Redemption 2 is easily the best-written Rockstar game to date, which is not too little praise in a portfolio that includes GTAV and the first Redemption. The angle here is one of fresh and quiet realism, unafraid to abandon the Western tropes the first game deconstructed in favour of grounded and unromantic character studies. One reviewer described Redemption 2 not so much as a videogame Western but a diorama of America at the turn of the century: you spend less time bounty-hunting and becoming a stylishly reluctant anti-hero, and more dealing with European immigrants in the East Coast, exploring the social effects of adolescent capitalism (with no small dose of hypocrisy) and dealing with the messy aftermath of the Civil War. (One particularly unexpected and atypical chapter in the game has you stranded in the Caribbean and helping natives fight Spanish colonists – close enough to a pirate story for my seal of approval).
A shift in tone is felt everywhere from Rockstar’s past, more satirical outings, such as the Grand Theft Auto series or even the first Red Dead Redemption, but without ever quite reaching the sombre (tiresome) moodiness of LA Noire.
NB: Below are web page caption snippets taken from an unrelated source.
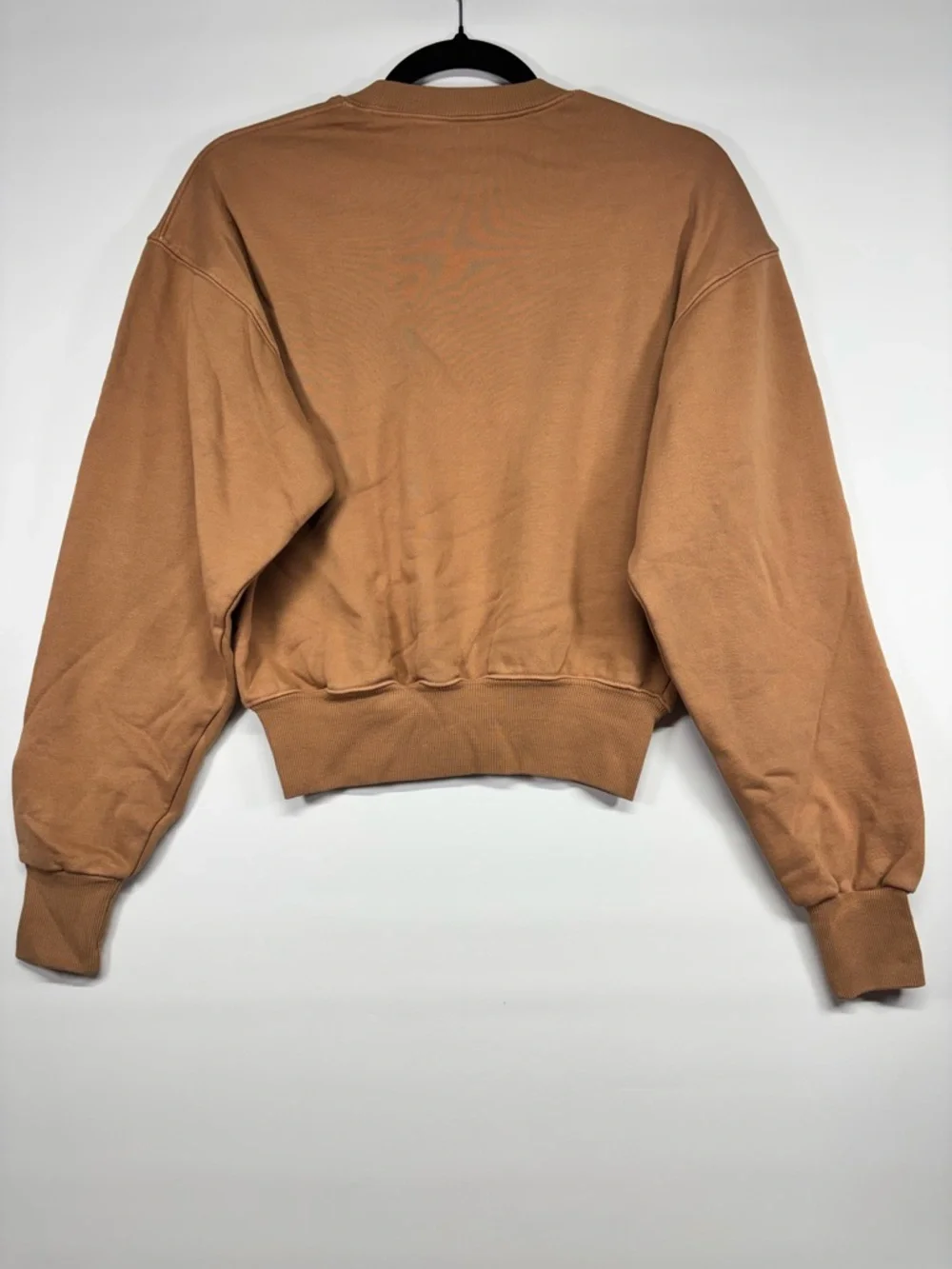 ✨SKIMS Outdoor Fleece Pullover Sweatshirt Women’s Size XS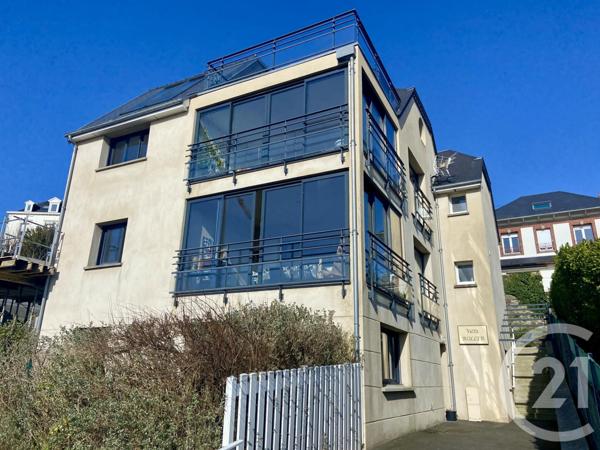 Appartement F3 à vendre  3 pièces - 77,23 m2 GRANVILLE - 50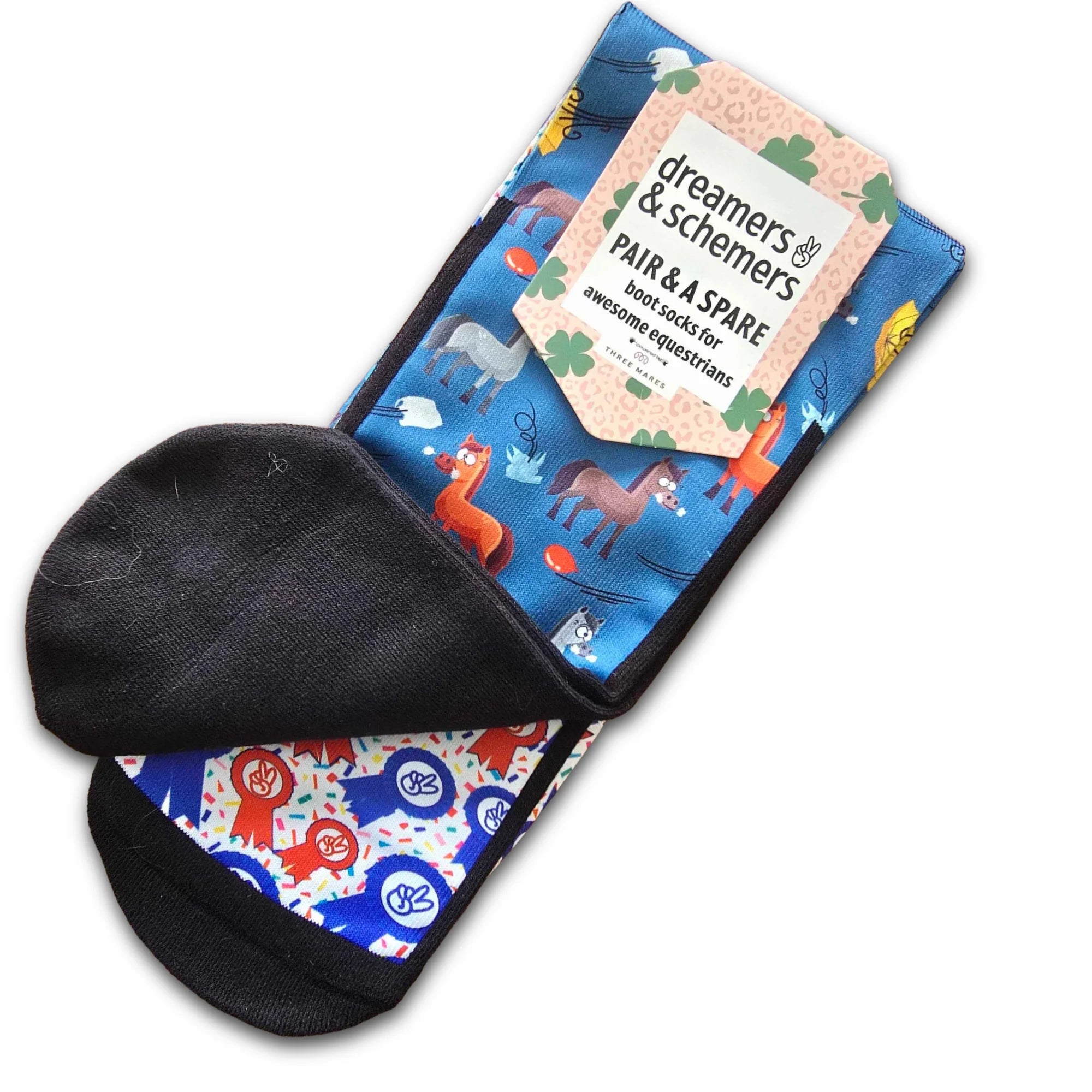 Original Boot Socks - Pair & A Spare  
Where GTAV was the model ‘Rockstar experience’ (with zany situations between hopelessly flawed characters underpinning a grounded drama) and the first Redemption placed Western tropes and characters in the setting’s dying days, Redemption 2’s story feels almost like a sobering experience. No longer are we insane characters in an insane world: instead, Arthur is the last sane man in a world going insane. Acting as a prequel to the original Red Dead Redemption, this downward spiral should not surprise anybody who played the first game: it’s here that we see the disintegration of the gang that we hunt down as John Marston in that game. This in itself is another achievement for Rockstar’s masterpiece – we know the end-point of our journey from the start, and still we wish it lasted forever.